## PAGE
A deeper look at Brett Pollock

[ed. The following is a guest piece from @sdh0809, an Oil Kings diehard who has seen a ton of Brett Pollock over the years. I asked her if she’d give us a greater perspective on him, and that’s exactly what she’s done below. Happy reading!]

There are a number of different ways for
teams to acquire talent. They can draft players, trade for them, or negotiate
with players without a contract. One of the most dramatic ways of obtaining new
talent is trade deadline day deals.

The Flames acquired Brett Pollock in a deadline deal that saw them move Kris Russell
to the Stars and the Stars send back Jyrki Jokipakka, Brett Pollock, and a conditional
2016 second round pick
. Though Jokipakka has spent this year with the Stars,
Pollock has been with his Major Junior club – the Edmonton Oil Kings.

Pollock was a
second round draft pick, at 45th overall, of the Stars in 2014

and signed
his entry level contract with the Stars during the current WHL season
Pollock has had a scoring touch with the Oil Kings over the last two seasons; he
recorded a 32
goal season and top scorer honours with the Oil Kings last season
, and has already surpassed last season’s point total with 67 points compared to
last year’s 62.

## STORED RECORDS
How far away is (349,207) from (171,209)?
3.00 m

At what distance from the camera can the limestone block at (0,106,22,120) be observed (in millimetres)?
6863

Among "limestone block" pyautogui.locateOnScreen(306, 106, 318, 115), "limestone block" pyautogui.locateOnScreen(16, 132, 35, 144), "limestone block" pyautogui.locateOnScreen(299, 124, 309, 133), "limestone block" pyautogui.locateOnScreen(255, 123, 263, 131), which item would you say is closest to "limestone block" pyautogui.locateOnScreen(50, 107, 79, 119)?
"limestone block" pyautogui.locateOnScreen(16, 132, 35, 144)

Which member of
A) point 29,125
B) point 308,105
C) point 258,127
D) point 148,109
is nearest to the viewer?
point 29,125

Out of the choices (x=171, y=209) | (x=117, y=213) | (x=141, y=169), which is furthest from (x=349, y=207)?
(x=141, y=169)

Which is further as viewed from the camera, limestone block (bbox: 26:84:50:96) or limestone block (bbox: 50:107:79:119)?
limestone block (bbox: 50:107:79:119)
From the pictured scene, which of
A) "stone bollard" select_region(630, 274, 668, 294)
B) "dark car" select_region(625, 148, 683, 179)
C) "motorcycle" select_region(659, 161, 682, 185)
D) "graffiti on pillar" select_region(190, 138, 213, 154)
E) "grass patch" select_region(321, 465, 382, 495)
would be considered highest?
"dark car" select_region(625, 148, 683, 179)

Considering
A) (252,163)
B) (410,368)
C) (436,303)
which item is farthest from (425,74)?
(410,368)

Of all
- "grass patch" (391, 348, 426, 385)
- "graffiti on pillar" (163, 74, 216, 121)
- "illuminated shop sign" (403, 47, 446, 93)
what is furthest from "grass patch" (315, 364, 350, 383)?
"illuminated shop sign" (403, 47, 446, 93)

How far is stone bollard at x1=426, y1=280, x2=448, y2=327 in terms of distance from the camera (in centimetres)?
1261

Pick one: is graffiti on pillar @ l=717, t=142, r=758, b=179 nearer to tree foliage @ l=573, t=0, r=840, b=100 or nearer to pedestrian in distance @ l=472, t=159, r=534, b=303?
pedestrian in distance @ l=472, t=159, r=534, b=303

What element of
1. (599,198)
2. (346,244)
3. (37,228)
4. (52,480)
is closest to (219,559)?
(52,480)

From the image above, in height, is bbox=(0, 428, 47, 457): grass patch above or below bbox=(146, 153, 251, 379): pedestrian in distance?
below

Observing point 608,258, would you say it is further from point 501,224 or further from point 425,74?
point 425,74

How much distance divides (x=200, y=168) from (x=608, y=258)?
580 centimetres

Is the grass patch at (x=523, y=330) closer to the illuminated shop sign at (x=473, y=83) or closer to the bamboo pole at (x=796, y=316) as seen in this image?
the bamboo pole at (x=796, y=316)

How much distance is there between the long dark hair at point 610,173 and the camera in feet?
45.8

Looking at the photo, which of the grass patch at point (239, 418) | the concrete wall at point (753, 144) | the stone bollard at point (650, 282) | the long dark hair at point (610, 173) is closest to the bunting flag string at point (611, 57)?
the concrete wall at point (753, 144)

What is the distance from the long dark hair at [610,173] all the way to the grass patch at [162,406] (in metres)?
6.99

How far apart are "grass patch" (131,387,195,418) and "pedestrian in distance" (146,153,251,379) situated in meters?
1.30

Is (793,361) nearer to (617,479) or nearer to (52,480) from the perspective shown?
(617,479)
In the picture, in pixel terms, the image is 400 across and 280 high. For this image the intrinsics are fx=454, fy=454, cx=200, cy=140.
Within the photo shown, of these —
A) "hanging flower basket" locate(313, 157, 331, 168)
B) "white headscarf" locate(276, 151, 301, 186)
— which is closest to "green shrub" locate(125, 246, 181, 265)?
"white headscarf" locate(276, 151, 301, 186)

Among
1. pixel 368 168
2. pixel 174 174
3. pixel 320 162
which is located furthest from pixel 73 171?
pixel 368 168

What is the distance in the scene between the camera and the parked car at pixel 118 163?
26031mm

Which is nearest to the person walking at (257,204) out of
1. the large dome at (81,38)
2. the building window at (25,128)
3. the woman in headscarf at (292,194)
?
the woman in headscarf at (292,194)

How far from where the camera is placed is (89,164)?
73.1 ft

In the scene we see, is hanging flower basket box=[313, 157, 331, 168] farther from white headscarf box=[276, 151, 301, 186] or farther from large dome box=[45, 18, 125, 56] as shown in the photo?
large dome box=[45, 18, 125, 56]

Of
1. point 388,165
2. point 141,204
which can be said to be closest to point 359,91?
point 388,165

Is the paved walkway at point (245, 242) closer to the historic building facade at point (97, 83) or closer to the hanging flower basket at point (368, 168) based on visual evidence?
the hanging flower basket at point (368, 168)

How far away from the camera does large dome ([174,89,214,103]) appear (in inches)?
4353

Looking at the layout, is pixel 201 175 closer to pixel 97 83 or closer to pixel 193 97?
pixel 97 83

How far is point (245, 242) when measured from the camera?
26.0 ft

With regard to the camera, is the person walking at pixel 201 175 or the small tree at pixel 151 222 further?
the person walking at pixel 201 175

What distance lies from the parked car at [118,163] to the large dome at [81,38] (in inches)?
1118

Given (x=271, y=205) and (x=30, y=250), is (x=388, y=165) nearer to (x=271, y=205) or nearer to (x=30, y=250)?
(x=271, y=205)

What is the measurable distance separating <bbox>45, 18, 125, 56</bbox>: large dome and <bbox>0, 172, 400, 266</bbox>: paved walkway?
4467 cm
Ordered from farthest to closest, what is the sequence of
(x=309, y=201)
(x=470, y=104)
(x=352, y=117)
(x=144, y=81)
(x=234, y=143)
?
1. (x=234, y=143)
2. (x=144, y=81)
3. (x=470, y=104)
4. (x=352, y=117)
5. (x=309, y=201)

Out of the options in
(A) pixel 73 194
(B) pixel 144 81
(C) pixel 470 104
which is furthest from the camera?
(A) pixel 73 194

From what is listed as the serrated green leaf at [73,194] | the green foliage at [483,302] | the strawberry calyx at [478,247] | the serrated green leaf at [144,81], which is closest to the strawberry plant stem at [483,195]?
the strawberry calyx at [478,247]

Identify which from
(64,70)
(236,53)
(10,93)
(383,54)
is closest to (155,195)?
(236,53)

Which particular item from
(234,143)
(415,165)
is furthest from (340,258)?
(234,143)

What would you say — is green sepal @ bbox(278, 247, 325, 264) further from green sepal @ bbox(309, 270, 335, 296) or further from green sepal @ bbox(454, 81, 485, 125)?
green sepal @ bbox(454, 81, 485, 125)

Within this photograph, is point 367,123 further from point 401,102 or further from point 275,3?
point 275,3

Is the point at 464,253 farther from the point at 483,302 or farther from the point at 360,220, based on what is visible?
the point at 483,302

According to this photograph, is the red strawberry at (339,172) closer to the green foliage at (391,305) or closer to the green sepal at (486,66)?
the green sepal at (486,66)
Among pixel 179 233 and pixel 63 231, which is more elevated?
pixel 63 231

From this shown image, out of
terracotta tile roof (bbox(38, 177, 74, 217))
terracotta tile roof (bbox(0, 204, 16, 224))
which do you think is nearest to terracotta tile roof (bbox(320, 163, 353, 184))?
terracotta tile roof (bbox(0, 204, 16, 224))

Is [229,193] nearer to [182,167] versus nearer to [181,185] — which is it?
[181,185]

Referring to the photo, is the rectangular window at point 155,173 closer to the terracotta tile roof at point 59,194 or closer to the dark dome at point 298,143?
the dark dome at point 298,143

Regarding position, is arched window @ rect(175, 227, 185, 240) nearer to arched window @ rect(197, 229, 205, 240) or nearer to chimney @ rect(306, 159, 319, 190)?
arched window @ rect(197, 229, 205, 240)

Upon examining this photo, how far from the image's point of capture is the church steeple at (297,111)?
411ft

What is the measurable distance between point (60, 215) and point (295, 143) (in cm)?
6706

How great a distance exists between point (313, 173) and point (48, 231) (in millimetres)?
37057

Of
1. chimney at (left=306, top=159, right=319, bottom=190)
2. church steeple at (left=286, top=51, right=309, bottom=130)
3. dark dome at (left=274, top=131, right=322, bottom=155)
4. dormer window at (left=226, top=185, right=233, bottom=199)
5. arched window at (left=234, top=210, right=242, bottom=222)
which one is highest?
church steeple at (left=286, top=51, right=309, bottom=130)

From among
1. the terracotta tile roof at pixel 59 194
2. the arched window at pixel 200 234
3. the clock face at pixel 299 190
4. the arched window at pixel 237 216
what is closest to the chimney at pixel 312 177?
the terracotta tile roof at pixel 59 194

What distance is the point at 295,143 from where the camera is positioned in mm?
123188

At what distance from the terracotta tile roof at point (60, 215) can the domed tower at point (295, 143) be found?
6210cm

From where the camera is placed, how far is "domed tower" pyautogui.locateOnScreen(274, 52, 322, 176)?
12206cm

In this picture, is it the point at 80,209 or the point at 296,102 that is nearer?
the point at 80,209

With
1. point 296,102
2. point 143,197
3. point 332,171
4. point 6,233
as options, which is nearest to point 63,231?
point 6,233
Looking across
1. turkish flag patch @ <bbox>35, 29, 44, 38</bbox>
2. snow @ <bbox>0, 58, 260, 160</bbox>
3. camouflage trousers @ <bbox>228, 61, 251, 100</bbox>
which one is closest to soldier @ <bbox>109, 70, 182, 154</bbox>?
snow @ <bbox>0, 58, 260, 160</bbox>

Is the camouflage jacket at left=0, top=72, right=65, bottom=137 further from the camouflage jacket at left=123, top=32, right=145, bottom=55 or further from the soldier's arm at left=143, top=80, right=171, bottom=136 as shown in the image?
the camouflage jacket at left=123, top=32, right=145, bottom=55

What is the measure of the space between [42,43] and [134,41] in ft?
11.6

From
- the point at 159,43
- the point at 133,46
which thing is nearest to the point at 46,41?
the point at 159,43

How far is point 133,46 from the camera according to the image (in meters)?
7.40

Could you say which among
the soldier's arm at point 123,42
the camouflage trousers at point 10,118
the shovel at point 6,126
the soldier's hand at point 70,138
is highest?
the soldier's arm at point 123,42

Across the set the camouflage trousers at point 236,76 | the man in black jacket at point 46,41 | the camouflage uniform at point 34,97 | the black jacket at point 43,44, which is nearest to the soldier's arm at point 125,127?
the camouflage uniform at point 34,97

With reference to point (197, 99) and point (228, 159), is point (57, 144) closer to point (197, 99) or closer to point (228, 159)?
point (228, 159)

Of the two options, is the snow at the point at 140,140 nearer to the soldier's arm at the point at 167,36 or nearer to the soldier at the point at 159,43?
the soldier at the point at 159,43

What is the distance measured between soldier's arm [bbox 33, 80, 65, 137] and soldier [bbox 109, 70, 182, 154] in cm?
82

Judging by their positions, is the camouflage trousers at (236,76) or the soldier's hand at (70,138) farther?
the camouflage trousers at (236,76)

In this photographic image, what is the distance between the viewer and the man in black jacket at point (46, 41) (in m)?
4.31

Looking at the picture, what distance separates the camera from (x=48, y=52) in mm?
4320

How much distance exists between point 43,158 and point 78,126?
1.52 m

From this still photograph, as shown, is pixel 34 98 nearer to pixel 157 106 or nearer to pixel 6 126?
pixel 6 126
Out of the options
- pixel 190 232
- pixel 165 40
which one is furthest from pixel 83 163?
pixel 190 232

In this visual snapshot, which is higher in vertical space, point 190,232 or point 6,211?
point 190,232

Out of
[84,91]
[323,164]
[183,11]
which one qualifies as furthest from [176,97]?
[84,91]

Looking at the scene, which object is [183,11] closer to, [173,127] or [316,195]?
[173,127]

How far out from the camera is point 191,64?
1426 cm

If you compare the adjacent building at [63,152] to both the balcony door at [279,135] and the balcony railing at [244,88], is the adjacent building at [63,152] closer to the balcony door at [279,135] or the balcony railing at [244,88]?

## PROMPT A
Answer these questions from the article on Brett Pollock:
(i) To which team did the Flames send Kris Russell?
(ii) With which Major Junior club has Pollock spent this year?
(iii) At what overall position was Pollock drafted in 2014?
## PROMPT B
Change "Stars" to "Dallas Stars" in the Brett Pollock article, in the part that opens with the words containing "There are a" and closes with "Edmonton Oil Kings.", and write that part out again.
## PROMPT C
Carry the Brett Pollock article forward with new text that picks up after its last sentence.

## RESPONSE A
(i) The Stars
(ii) The Edmonton Oil Kings
(iii) 45th overall

## RESPONSE B
There are a number of different ways for
teams to acquire talent. They can draft players, trade for them, or negotiate
with players without a contract. One of the most dramatic ways of obtaining new
talent is trade deadline day deals.

The Flames acquired Brett Pollock in a deadline deal that saw them move Kris Russell
to the Dallas Stars and the Dallas Stars send back Jyrki Jokipakka, Brett Pollock, and a conditional
2016 second round pick
. Though Jokipakka has spent this year with the Dallas Stars,
Pollock has been with his Major Junior club – the Edmonton Oil Kings.

## RESPONSE C
Brett Pollock has spent the last four years with the Edmonton Oil Kings
of the WHL
. During that time, Pollock has been part of an Oil
Kings team that made it to the WHL finals in 2012-13,
won a Memorial Cup during
the 2013-14 season
, and made a first round exit in
the 2014-15 playoffs
. During the last two seasons, Pollock has worn an
“A” for the Oil Kings.

Pollock has been the main offensive threat
for the Oil Kings since many of their notable offensive threats from
their Memorial Cup-winning team have moved to either the NHL or the AHL. During
Pollock’s rookie season, he played a limited role for the team. Pollock played
only 40 games in his rookie year,
but his sophomore year saw him on Curtis Lazar’s wing and saw a 51 point jump in his production.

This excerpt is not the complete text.